■ List of tasks ■
[1] List every label the nano reef forum post uses to introduce one of the writer's goals.
[2] Please copy everything in the nano reef forum post from "Expense: I don't" down to "the 10 gallon.".

::: Excerpt to read :::

# The ideal simple nano reef setup?



## snail (Aug 6, 2010)

I'm interested in setting up a reef tank some where between 10 and 30 gallons. There are so many different set-ups that I'm not sure what's best for me. Here are my goals:

Expense: I don't want to spend loads to but I'd rather spend a bit more to start with if it will save me a lot of money or time in the long run.

Stock: I'd like to keep corals but I don't have grand ideas, I'd be very happy with two or three mushroom corals (which are my favourite anyway). I'm fond of shrimp so I'd like one or two as well as the usual critters like snails. Depending on the size of tank I go for probably one or two fish but I'd rather keep stocking levels low and I'd even consider no fish if I go for the 10 gallon.

Maintenance: This I'd like to be as easy as possible. I am under no illusion that my tank will look after it's self but I have learned from FW tanks I'd rather have more time to fiddle with my tank and enjoy it than the pressure of 'if I don't do it today my fish will suffer'. I'd also like fixed monthly costs not to be high. Again I don't mind to wait and save up for the set-up I need or stock I want but monthly costs are always there.

So what do I need? For example some people say you must have a skimmer others say it's better just to have live rock. Then there are lights, sump etc, etc. I don't mind doing all the reading I have to but it would help if some one with more experience can point me the right way.

::: Provided material :::

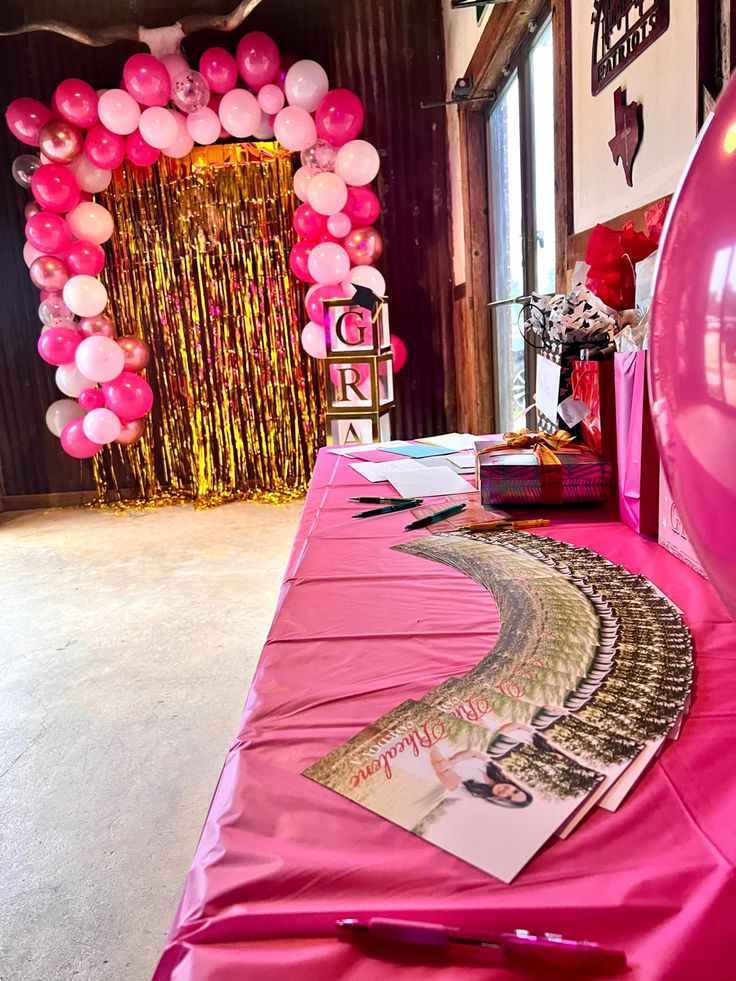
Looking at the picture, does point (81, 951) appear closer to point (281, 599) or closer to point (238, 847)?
point (281, 599)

:::

■ Responses to the exercise ■
[1] Expense, Stock, Maintenance

[2]
Expense: I don't want to spend loads to but I'd rather spend a bit more to start with if it will save me a lot of money or time in the long run.

Stock: I'd like to keep corals but I don't have grand ideas, I'd be very happy with two or three mushroom corals (which are my favourite anyway). I'm fond of shrimp so I'd like one or two as well as the usual critters like snails. Depending on the size of tank I go for probably one or two fish but I'd rather keep stocking levels low and I'd even consider no fish if I go for the 10 gallon.